We are now learning that it may not be our willpower at fault during our efforts to reach our bathing suit ideals. Pesky hormones like leptin and glucagon-like peptide 1 (GLP-1) seem to be the culprits behind our woes. Meanwhile, the advertising arm of Novo Nordisk is selling Ozempic, a medication for diabetes that is also an off-label treatment for weight loss. In their commercials, attractive people are living great lives as a version of Pilot’s 1975 hit “It’s Magic” plays in the background. We all know who they’re marketing to.

We need aspirational goals. Striving to become better versions of ourselves is mostly a good thing. And I don’t have a problem with women trying to “look pretty.” But the charge has its limits. How much time, money and self-esteem do we want to spend in running away from ourselves?

Fifty will never be 20, and 80 will never be 50. Speak to your health care provider about blood lipids, insulin resistance, or osteoporosis and you won’t be able to deny the difference. When it comes to physical beauty, we must come to terms with reality. A wrinkle isn’t automatically a bad thing.

I never became Marcia Brady. I never looked like Christie Brinkley on the 1979 swimsuit cover of Sports Illustrated. I don’t want the life of Martha Stewart — although I still have a copy of her 1991 gardening book for inspiration.

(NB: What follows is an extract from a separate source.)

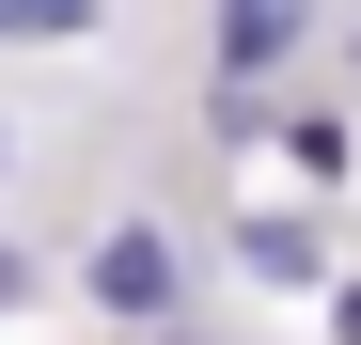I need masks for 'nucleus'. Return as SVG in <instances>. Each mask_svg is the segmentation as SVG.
I'll return each mask as SVG.
<instances>
[{"instance_id":"8","label":"nucleus","mask_w":361,"mask_h":345,"mask_svg":"<svg viewBox=\"0 0 361 345\" xmlns=\"http://www.w3.org/2000/svg\"><path fill=\"white\" fill-rule=\"evenodd\" d=\"M173 345H189V330H173Z\"/></svg>"},{"instance_id":"3","label":"nucleus","mask_w":361,"mask_h":345,"mask_svg":"<svg viewBox=\"0 0 361 345\" xmlns=\"http://www.w3.org/2000/svg\"><path fill=\"white\" fill-rule=\"evenodd\" d=\"M235 267H252V282H314L330 251H314V220H298V204H267V220H235Z\"/></svg>"},{"instance_id":"1","label":"nucleus","mask_w":361,"mask_h":345,"mask_svg":"<svg viewBox=\"0 0 361 345\" xmlns=\"http://www.w3.org/2000/svg\"><path fill=\"white\" fill-rule=\"evenodd\" d=\"M79 299L126 314V330H173V236H157V220H110V236L79 251Z\"/></svg>"},{"instance_id":"5","label":"nucleus","mask_w":361,"mask_h":345,"mask_svg":"<svg viewBox=\"0 0 361 345\" xmlns=\"http://www.w3.org/2000/svg\"><path fill=\"white\" fill-rule=\"evenodd\" d=\"M330 345H361V282H345V299H330Z\"/></svg>"},{"instance_id":"4","label":"nucleus","mask_w":361,"mask_h":345,"mask_svg":"<svg viewBox=\"0 0 361 345\" xmlns=\"http://www.w3.org/2000/svg\"><path fill=\"white\" fill-rule=\"evenodd\" d=\"M94 16H110V0H0V32H16V47H79Z\"/></svg>"},{"instance_id":"7","label":"nucleus","mask_w":361,"mask_h":345,"mask_svg":"<svg viewBox=\"0 0 361 345\" xmlns=\"http://www.w3.org/2000/svg\"><path fill=\"white\" fill-rule=\"evenodd\" d=\"M0 157H16V126H0Z\"/></svg>"},{"instance_id":"2","label":"nucleus","mask_w":361,"mask_h":345,"mask_svg":"<svg viewBox=\"0 0 361 345\" xmlns=\"http://www.w3.org/2000/svg\"><path fill=\"white\" fill-rule=\"evenodd\" d=\"M298 32H314V0H220V79H283Z\"/></svg>"},{"instance_id":"6","label":"nucleus","mask_w":361,"mask_h":345,"mask_svg":"<svg viewBox=\"0 0 361 345\" xmlns=\"http://www.w3.org/2000/svg\"><path fill=\"white\" fill-rule=\"evenodd\" d=\"M16 299H32V267H16V251H0V314H16Z\"/></svg>"}]
</instances>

I do own a bathing suit.

Christie Brinkley, left, and her daughter Alexa Ray Joel arrive at the 65th annual Tony Awards, in New York in 2011. In 2017 Brinkley returned to the pages of the Sports Illustrated Swimsuit issue at age 63. She appeared with her two daughters, Joel and Sailor Brinkley Cook.
Christie Brinkley, left, and her daughter Alexa Ray Joel arrive at the 65th annual Tony Awards, in New York in 2011. In 2017 Brinkley returned to the pages of the Sports Illustrated Swimsuit issue at age 63. She appeared with her two daughters, Joel and Sailor Brinkley Cook.

In January, I had the pleasure of swimming in the Dead Sea in Israel. Before I waded into the salty lake, I stood tall and tightened my abdominal muscles out of habit. But as soon as the water touched my body, my focus shifted. I began to float. Any negativity evaporated. I could only feel the good sensations bathing my skin. It wasn’t until later that I realized I’d been wearing my swimsuit inside-out the entire time.

Most of my fellow travelers didn’t engage in the experience. They stood on the shore and watched. But for me, getting into that water was important. I seized the opportunity. So I do understand what Martha Stewart was thinking as she posed for those swimsuit photographs.

We all have our ways of feeling young.